Children do, in fact, have some rights. We see this in the extreme case of child murder. Leaving aside the argument over whether or not abortion is, itself, child murder, reasonable people can agree that, when a person murders a child, even their own child, we consider their act to be identical, if not more egregious, than if they had murdered another adult. The same is true for those who invade the bodily autonomy of a child through abuse or molestation. This can not simply be based on the child's status as a dependent. Intense and nigh-universal emotional reactions do not follow the harm of a being because it has some legal status or another.
We detest such invasions precisely because children are people, to some extent. This is an ethical issue, and major cultural forces are at play in situations where such harms are regularly accepted, especially religious forces. If children were in a condition of slavery, or of being owned, such abuses would be accepted as they have been throughout humanity's long history of slave ownership.
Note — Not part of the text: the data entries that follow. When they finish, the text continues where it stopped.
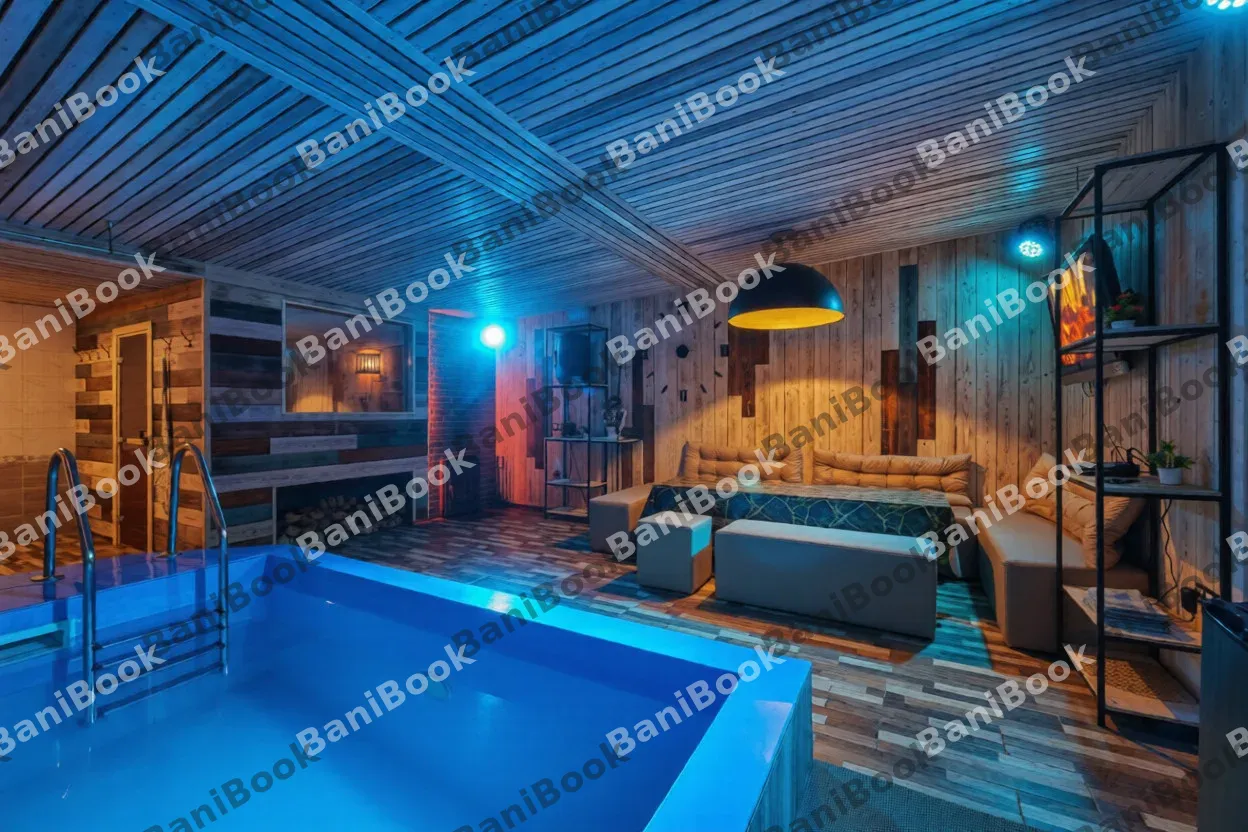 Караоке-баня Агонь на дровах с тёплым бассейном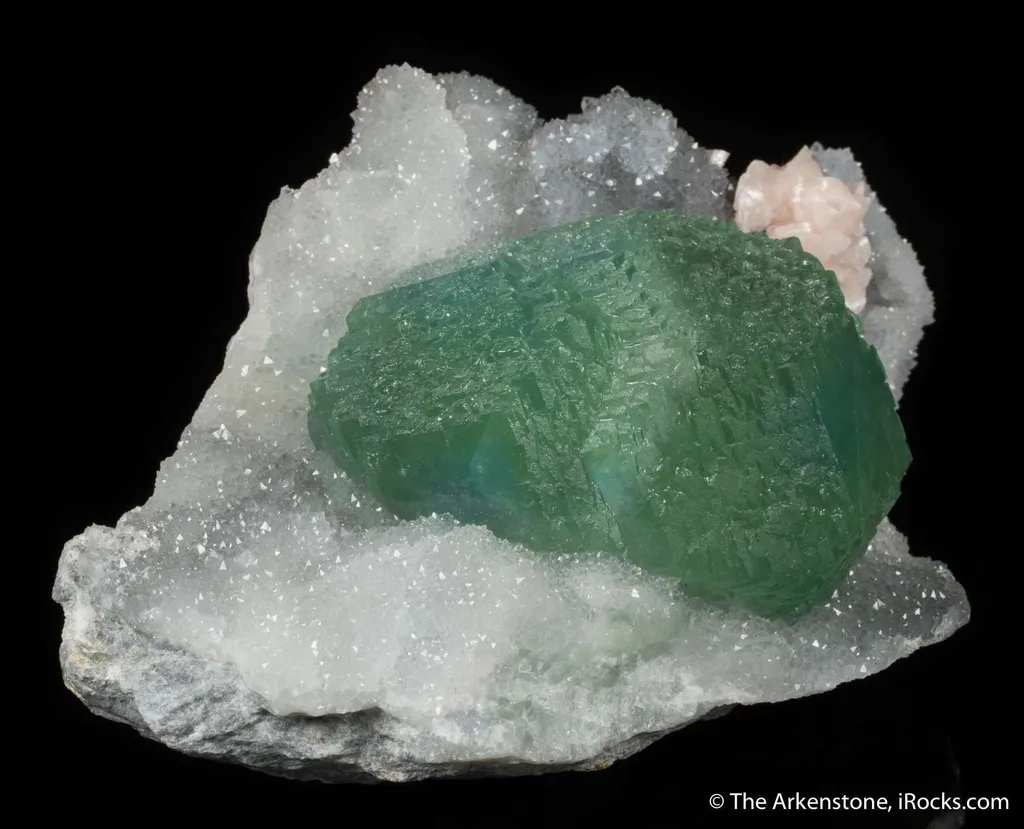 Fluorite with Dolomite and Quartz - image 4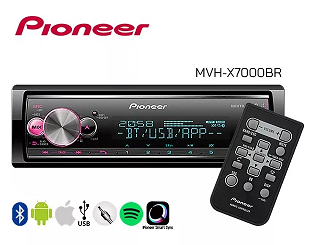 Som Automotivo Pioneer MVH X7000BR com USB e Bluetooth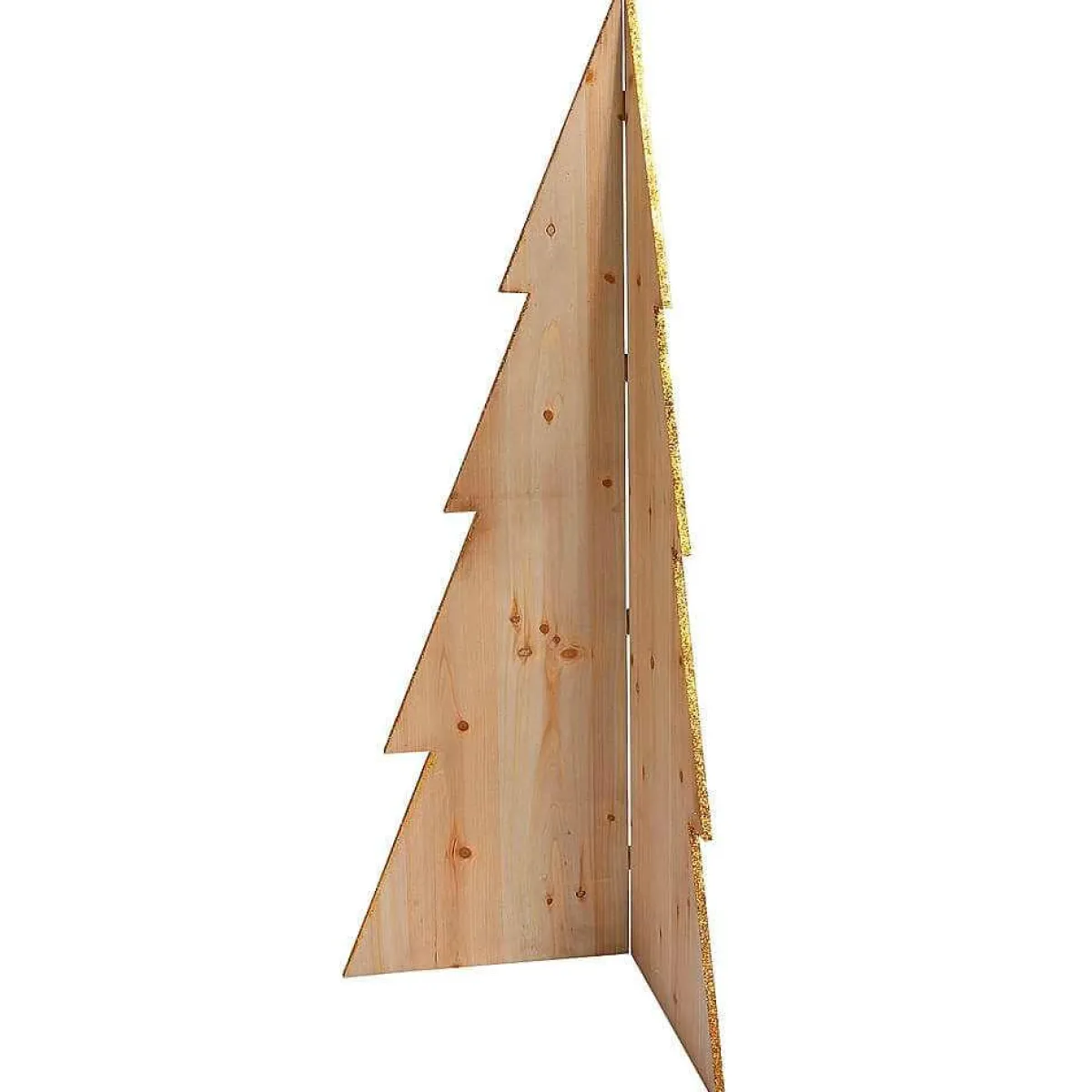 Decoración Natural|Figuras De Navidad>DecoWoerner Abeto Decorativo De Madera Altura 100 Cm Madera natural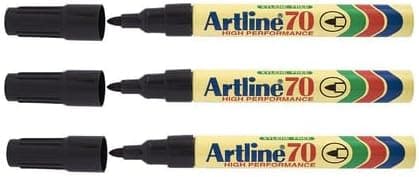Artline EK-70 Permanent Marker Black, 1.5mm Bullet Tip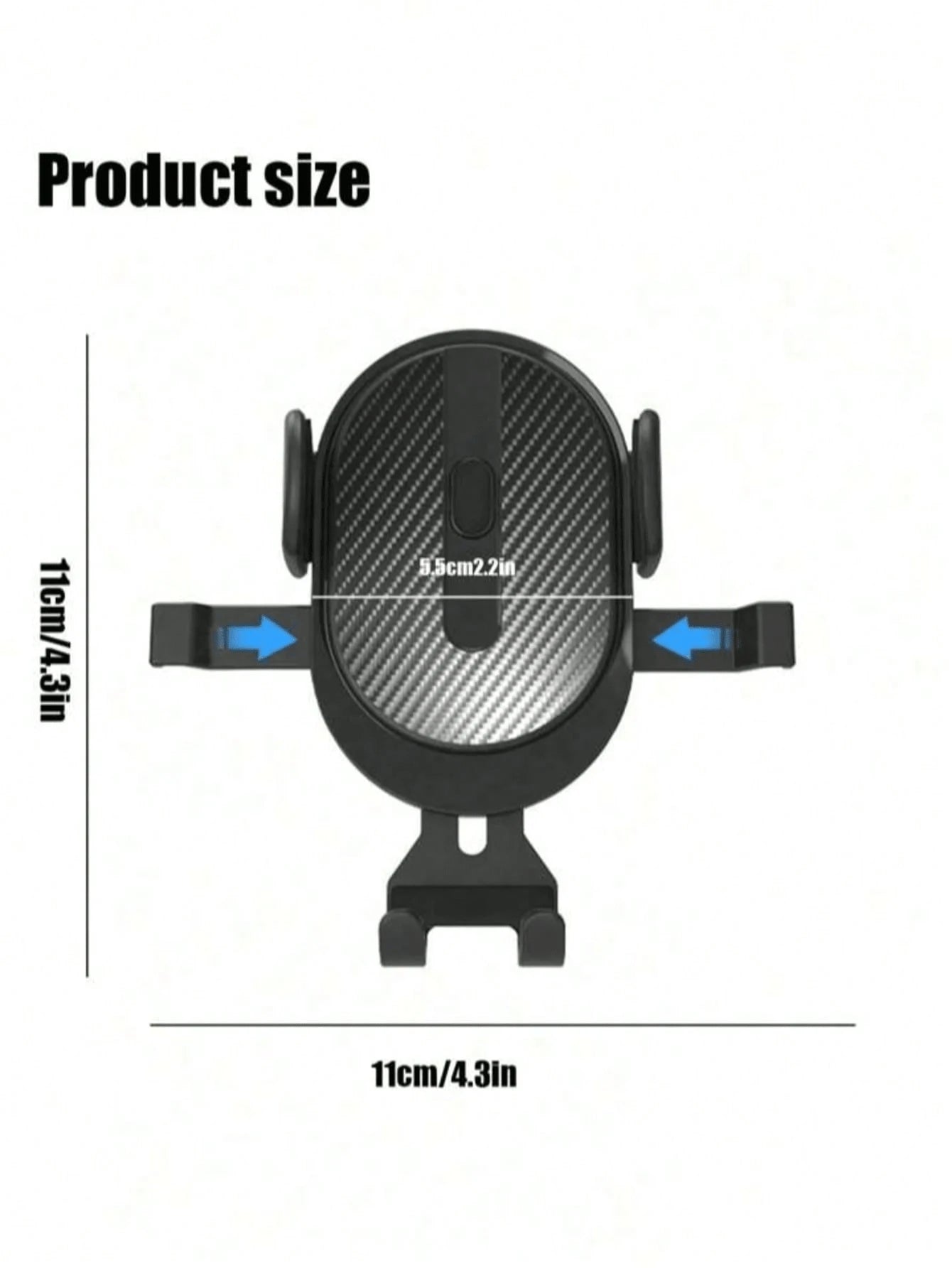 1pc Suction Cup Car Phone Holder, Compatible With Phones, Smartphones And Tablets, Can Be Installed On Dashboard And Windshield, With Telescopic Arm, One-Click Release, Easy Installation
A person simply cannot do with a child as they will, especially ethically, and this precludes their inclusion in any category which can reasonably be called "property."
So, children are not self-owning individuals, and children are not property. You can neither hold them accountable for their actions as you would a self-owning individual, nor can you harm them with impunity, indicating that there is some amount of self-ownership present in them which demands that their bodily autonomy be respected. These circumstances extend to other arguments as well, including arguments regarding privacy, labor, property ownership, and, of course, abortion.
I said I was here, ultimately, to tie this argument in knots because it is flawed and presumptuous. It presumes that the difference between "child" and "adult" can be clearly defined. It cannot. It presumes that all, or even most, children should fall into a framework of development which follows a definite timeline. They do not. It presumes that "person" and "property" are the only options for describing the station of children. They are absolutely not. Children are neither wholly people, nor are they wholly property, but they share characteristics of the two. They develop into people from a state of superposition among "person" and "property," but never either.
We have words that describe a being in this superposition with relation to others. Words like "ward," which carry the explicit implication that this is a being which is to be, at the very least, cared for and protected by another, but these words do not explicitly describe the relationship that nominally exists between and among child and guardian, especially with regard to defining the child's position in that relationship. The answer is neither "person" nor "property." The answer must reasonably be "neither" or "both." For semantic reasons (namely that "both" can not apply to such mutually exclusive concepts as "person" and "property"), it is my contention that "neither" is the correct answer.
Thus, we can not reasonably expect that applying the logic that we apply to people and property would yield any results whatsoever in this conversation. It is obvious that we need a more honest and more applicable logic for dealing with children, and we must expand our understanding of the word "child" so that it implies and includes all of these complexities. "Child" must imply a being that is not to be confused with person, property, or both.
We should be capable of doing this. After all, we're all adults here.